Alain Resnais et Agnès Varda, une mémoire commune

Ces quatre photographies prises sur le tournage de Toute la mémoire du monde, le fascinant court métrage d’Alain Resnais sur l’information débordante accumulée à la Bibliothèque nationale, sont parmi les premières à nous montrer le cinéaste et son instrument de travail, la caméra. Sur deux d’entre elles, on reconnaît Ghislain Cloquet, le chef opérateur belge qui poursuit une collaboration entamée avec Les statues meurent aussi et Nuit et Brouillard. Sur une autre, un assistant opérateur nettoie l’objectif. La dernière photo retient particulièrement mon attention : au premier plan se trouve Agnès Varda, une présence qui ne doit rien au hasard. Un examen attentif du film confirme qu’elle y apparaît fugitivement deux fois : en usagère anonyme de la salle de lecture absorbée par un livre, et surtout, dans le plan dont la photo représente le tournage, filmée de trois quarts en contreplongée devant le cabinet des estampes. Je suis sûr que c’est elle qui a choisi cet endroit.

Deux ans plus tôt, en 1954, Varda avait tourné à Sète son premier long métrage La Pointe-Courte. Elle venait du domaine de la photographie et s’était adressée à un monteur professionnel de courts métrages : Alain Resnais. « Il m’a fait prendre conscience que le cinéma existait, qu’il avait sa propre et longue histoire, qu’il y avait de beaux films et que des choses que je croyais naïvement avoir inventées existaient déjà », déclarerait la cinéaste. Resnais lui a confié que ses rushes lui rappelaient La terre tremble de Luchino Visconti et Chronique d’un amour de Michelangelo Antonioni même si elle n’avait pas vu ces films. Elle a été reconnaissante à son monteur d’avoir conservé au matériau filmé « sa raideur, sa lenteur et son parti pris sans concession ». La Pointe-Courte est communément considéré comme précurseur de la Nouvelle Vague et, plus précisément, du courant dit « rive gauche » réunissant Varda, Resnais, Chris Marker, Jacques Demy et William Klein. Resnais, soucieux de donner un large écho au film, a recommandé à Varda de le projeter à deux Parisiens doués d’une sensibilité cinématographique acérée, le critique André Bazin et le producteur Pierre Braunberger. En 1959, Hiroshima mon amour sortira en salles avec en complément de programme le court métrage de Varda Du côté de la Côte, lui aussi produit par Anatole Dauman, qui bénéficiera du retentissement du premier long métrage de Resnais.
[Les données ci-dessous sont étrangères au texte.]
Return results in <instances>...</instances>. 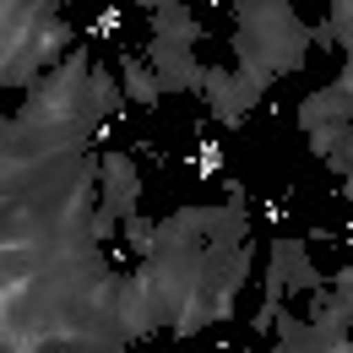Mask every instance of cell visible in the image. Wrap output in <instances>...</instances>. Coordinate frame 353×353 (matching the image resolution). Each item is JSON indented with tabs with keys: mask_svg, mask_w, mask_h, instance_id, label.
<instances>
[{
	"mask_svg": "<svg viewBox=\"0 0 353 353\" xmlns=\"http://www.w3.org/2000/svg\"><path fill=\"white\" fill-rule=\"evenodd\" d=\"M196 169H201V174H223V152H218V141H212V136L196 147Z\"/></svg>",
	"mask_w": 353,
	"mask_h": 353,
	"instance_id": "obj_1",
	"label": "cell"
},
{
	"mask_svg": "<svg viewBox=\"0 0 353 353\" xmlns=\"http://www.w3.org/2000/svg\"><path fill=\"white\" fill-rule=\"evenodd\" d=\"M120 22H125V11H120V6H109V11L92 22V39H114V33H120Z\"/></svg>",
	"mask_w": 353,
	"mask_h": 353,
	"instance_id": "obj_2",
	"label": "cell"
},
{
	"mask_svg": "<svg viewBox=\"0 0 353 353\" xmlns=\"http://www.w3.org/2000/svg\"><path fill=\"white\" fill-rule=\"evenodd\" d=\"M348 239H353V223H348Z\"/></svg>",
	"mask_w": 353,
	"mask_h": 353,
	"instance_id": "obj_3",
	"label": "cell"
}]
</instances>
Maintes images de cette époque témoignent de la consolidation d’une amitié où la photographie a joué un rôle important : après La Pointe-Courte, Varda a prêté à Resnais un appareil Leica IIIc (également conservé à l’Imec) avec lequel il a fait des milliers de photos de repérages jusque dans les années 1970. On connaît des photos publiées de Varda par Resnais, de Resnais par Varda, notamment en marge de L’Année dernière à Marienbad, seul ou avec le scénariste Alain Robbe-Grillet. Certains suggèrent d’ailleurs que le peignoir blanc à plumes porté par la protagoniste de Cléo de 5 à 7 s’inspirait de la garde-robe de Marienbad. En 1963, on apercevait Resnais sur quelques photos au début du court métrage de Varda Salut les Cubains. J’ai vu récemment Les Créatures, la spéculation futuriste de Varda en 1966 sur le processus de la création littéraire, et son ambiance m’a fortement rappelé Je t’aime je t’aime, ce voyage dans le temps qu’un homme entreprend après une tentative de suicide. En 1967, Varda et Resnais se sont retrouvés dans le collectif de création de Loin du Vietnam coordonné par Marker, mais la contribution de Varda, bien que son nom figure au générique, n’a pas été intégrée au montage.
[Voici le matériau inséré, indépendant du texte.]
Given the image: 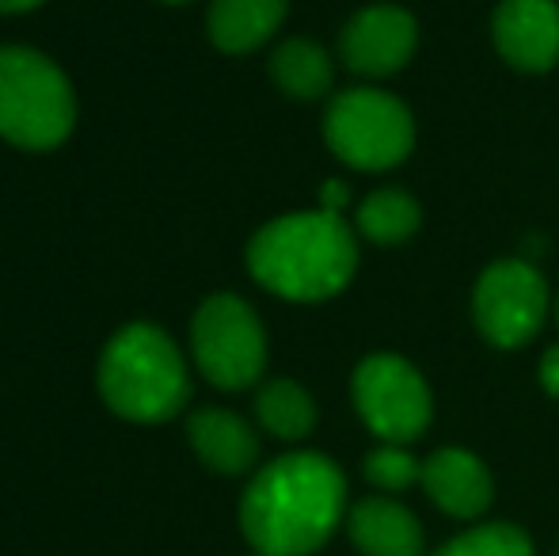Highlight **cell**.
Masks as SVG:
<instances>
[{"mask_svg":"<svg viewBox=\"0 0 559 556\" xmlns=\"http://www.w3.org/2000/svg\"><path fill=\"white\" fill-rule=\"evenodd\" d=\"M346 481L324 453H286L259 469L240 499V530L255 556H309L343 522Z\"/></svg>","mask_w":559,"mask_h":556,"instance_id":"obj_1","label":"cell"},{"mask_svg":"<svg viewBox=\"0 0 559 556\" xmlns=\"http://www.w3.org/2000/svg\"><path fill=\"white\" fill-rule=\"evenodd\" d=\"M248 268L259 286L294 301H320L350 282L358 248L338 214H289L255 233Z\"/></svg>","mask_w":559,"mask_h":556,"instance_id":"obj_2","label":"cell"},{"mask_svg":"<svg viewBox=\"0 0 559 556\" xmlns=\"http://www.w3.org/2000/svg\"><path fill=\"white\" fill-rule=\"evenodd\" d=\"M99 393L130 423L171 419L191 393L183 355L156 324L122 328L99 358Z\"/></svg>","mask_w":559,"mask_h":556,"instance_id":"obj_3","label":"cell"},{"mask_svg":"<svg viewBox=\"0 0 559 556\" xmlns=\"http://www.w3.org/2000/svg\"><path fill=\"white\" fill-rule=\"evenodd\" d=\"M76 96L58 66L27 46H0V138L31 153L73 134Z\"/></svg>","mask_w":559,"mask_h":556,"instance_id":"obj_4","label":"cell"},{"mask_svg":"<svg viewBox=\"0 0 559 556\" xmlns=\"http://www.w3.org/2000/svg\"><path fill=\"white\" fill-rule=\"evenodd\" d=\"M328 145L354 168L381 171L412 153V115L400 99L373 88H354L332 99L324 119Z\"/></svg>","mask_w":559,"mask_h":556,"instance_id":"obj_5","label":"cell"},{"mask_svg":"<svg viewBox=\"0 0 559 556\" xmlns=\"http://www.w3.org/2000/svg\"><path fill=\"white\" fill-rule=\"evenodd\" d=\"M191 347L199 370L217 389H248L266 363L263 324L236 294H214L202 301L191 324Z\"/></svg>","mask_w":559,"mask_h":556,"instance_id":"obj_6","label":"cell"},{"mask_svg":"<svg viewBox=\"0 0 559 556\" xmlns=\"http://www.w3.org/2000/svg\"><path fill=\"white\" fill-rule=\"evenodd\" d=\"M354 404L384 442H412L430 423V393L415 366L396 355H373L354 374Z\"/></svg>","mask_w":559,"mask_h":556,"instance_id":"obj_7","label":"cell"},{"mask_svg":"<svg viewBox=\"0 0 559 556\" xmlns=\"http://www.w3.org/2000/svg\"><path fill=\"white\" fill-rule=\"evenodd\" d=\"M548 312V286L530 263L502 260L484 271L476 286L479 332L495 347H522L537 335Z\"/></svg>","mask_w":559,"mask_h":556,"instance_id":"obj_8","label":"cell"},{"mask_svg":"<svg viewBox=\"0 0 559 556\" xmlns=\"http://www.w3.org/2000/svg\"><path fill=\"white\" fill-rule=\"evenodd\" d=\"M415 50V20L400 8H366L343 31V58L354 73H396Z\"/></svg>","mask_w":559,"mask_h":556,"instance_id":"obj_9","label":"cell"},{"mask_svg":"<svg viewBox=\"0 0 559 556\" xmlns=\"http://www.w3.org/2000/svg\"><path fill=\"white\" fill-rule=\"evenodd\" d=\"M495 43L518 69H548L559 58V8L552 0H502L495 12Z\"/></svg>","mask_w":559,"mask_h":556,"instance_id":"obj_10","label":"cell"},{"mask_svg":"<svg viewBox=\"0 0 559 556\" xmlns=\"http://www.w3.org/2000/svg\"><path fill=\"white\" fill-rule=\"evenodd\" d=\"M423 488L453 519H476L491 507V473L468 450H438L423 461Z\"/></svg>","mask_w":559,"mask_h":556,"instance_id":"obj_11","label":"cell"},{"mask_svg":"<svg viewBox=\"0 0 559 556\" xmlns=\"http://www.w3.org/2000/svg\"><path fill=\"white\" fill-rule=\"evenodd\" d=\"M187 438H191L194 453L202 465H210L222 476H240L255 465L259 458V438L236 412L225 409H202L187 423Z\"/></svg>","mask_w":559,"mask_h":556,"instance_id":"obj_12","label":"cell"},{"mask_svg":"<svg viewBox=\"0 0 559 556\" xmlns=\"http://www.w3.org/2000/svg\"><path fill=\"white\" fill-rule=\"evenodd\" d=\"M361 556H423V527L396 499H361L346 519Z\"/></svg>","mask_w":559,"mask_h":556,"instance_id":"obj_13","label":"cell"},{"mask_svg":"<svg viewBox=\"0 0 559 556\" xmlns=\"http://www.w3.org/2000/svg\"><path fill=\"white\" fill-rule=\"evenodd\" d=\"M286 0H214L210 8V38L225 54H248L278 31Z\"/></svg>","mask_w":559,"mask_h":556,"instance_id":"obj_14","label":"cell"},{"mask_svg":"<svg viewBox=\"0 0 559 556\" xmlns=\"http://www.w3.org/2000/svg\"><path fill=\"white\" fill-rule=\"evenodd\" d=\"M271 73L278 81V88L297 99H317L332 88V58L317 43H305V38H294V43L274 50Z\"/></svg>","mask_w":559,"mask_h":556,"instance_id":"obj_15","label":"cell"},{"mask_svg":"<svg viewBox=\"0 0 559 556\" xmlns=\"http://www.w3.org/2000/svg\"><path fill=\"white\" fill-rule=\"evenodd\" d=\"M255 416L271 430L274 438H305L317 423V409H312L309 393H305L297 381H271V386L259 389L255 397Z\"/></svg>","mask_w":559,"mask_h":556,"instance_id":"obj_16","label":"cell"},{"mask_svg":"<svg viewBox=\"0 0 559 556\" xmlns=\"http://www.w3.org/2000/svg\"><path fill=\"white\" fill-rule=\"evenodd\" d=\"M358 225L377 245H400L419 229V206L404 191H377L361 202Z\"/></svg>","mask_w":559,"mask_h":556,"instance_id":"obj_17","label":"cell"},{"mask_svg":"<svg viewBox=\"0 0 559 556\" xmlns=\"http://www.w3.org/2000/svg\"><path fill=\"white\" fill-rule=\"evenodd\" d=\"M435 556H533V542L525 537V530L510 522H491V527H476L453 537Z\"/></svg>","mask_w":559,"mask_h":556,"instance_id":"obj_18","label":"cell"},{"mask_svg":"<svg viewBox=\"0 0 559 556\" xmlns=\"http://www.w3.org/2000/svg\"><path fill=\"white\" fill-rule=\"evenodd\" d=\"M366 476L384 492H404L423 481V465L396 442H384L366 458Z\"/></svg>","mask_w":559,"mask_h":556,"instance_id":"obj_19","label":"cell"},{"mask_svg":"<svg viewBox=\"0 0 559 556\" xmlns=\"http://www.w3.org/2000/svg\"><path fill=\"white\" fill-rule=\"evenodd\" d=\"M540 381H545V389L552 397H559V347H552L545 355V363H540Z\"/></svg>","mask_w":559,"mask_h":556,"instance_id":"obj_20","label":"cell"},{"mask_svg":"<svg viewBox=\"0 0 559 556\" xmlns=\"http://www.w3.org/2000/svg\"><path fill=\"white\" fill-rule=\"evenodd\" d=\"M346 202V187L343 184H328L324 187V210L328 214H338V206Z\"/></svg>","mask_w":559,"mask_h":556,"instance_id":"obj_21","label":"cell"},{"mask_svg":"<svg viewBox=\"0 0 559 556\" xmlns=\"http://www.w3.org/2000/svg\"><path fill=\"white\" fill-rule=\"evenodd\" d=\"M46 4V0H0V15H15V12H31V8Z\"/></svg>","mask_w":559,"mask_h":556,"instance_id":"obj_22","label":"cell"},{"mask_svg":"<svg viewBox=\"0 0 559 556\" xmlns=\"http://www.w3.org/2000/svg\"><path fill=\"white\" fill-rule=\"evenodd\" d=\"M164 4H183V0H164Z\"/></svg>","mask_w":559,"mask_h":556,"instance_id":"obj_23","label":"cell"}]
</instances>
De loin en loin, alors même que leurs chemins professionnels se sont écartés, Varda et Resnais ont toujours manifesté leur estime réciproque. En 1984, alors que l’obligation de projeter un court métrage avant chaque long métrage appartenait depuis longtemps à un passé révolu, Resnais a insisté pour que L’Amour à mort soit précédé des Dites Cariatides, le documentaire de Varda sur les femmes-statues des immeubles parisiens. En 2009 encore, Resnais déclarait aux Cahiers du cinéma : « Je vois automatiquement tous les Rohmer, Rivette, Varda et Marker. » Et en mars 2014, après la mort de Resnais, Varda sera l’une des personnalités invitées à témoigner lors d’une soirée d’hommage à la Cinémathèque française. Une fidélité de soixante années.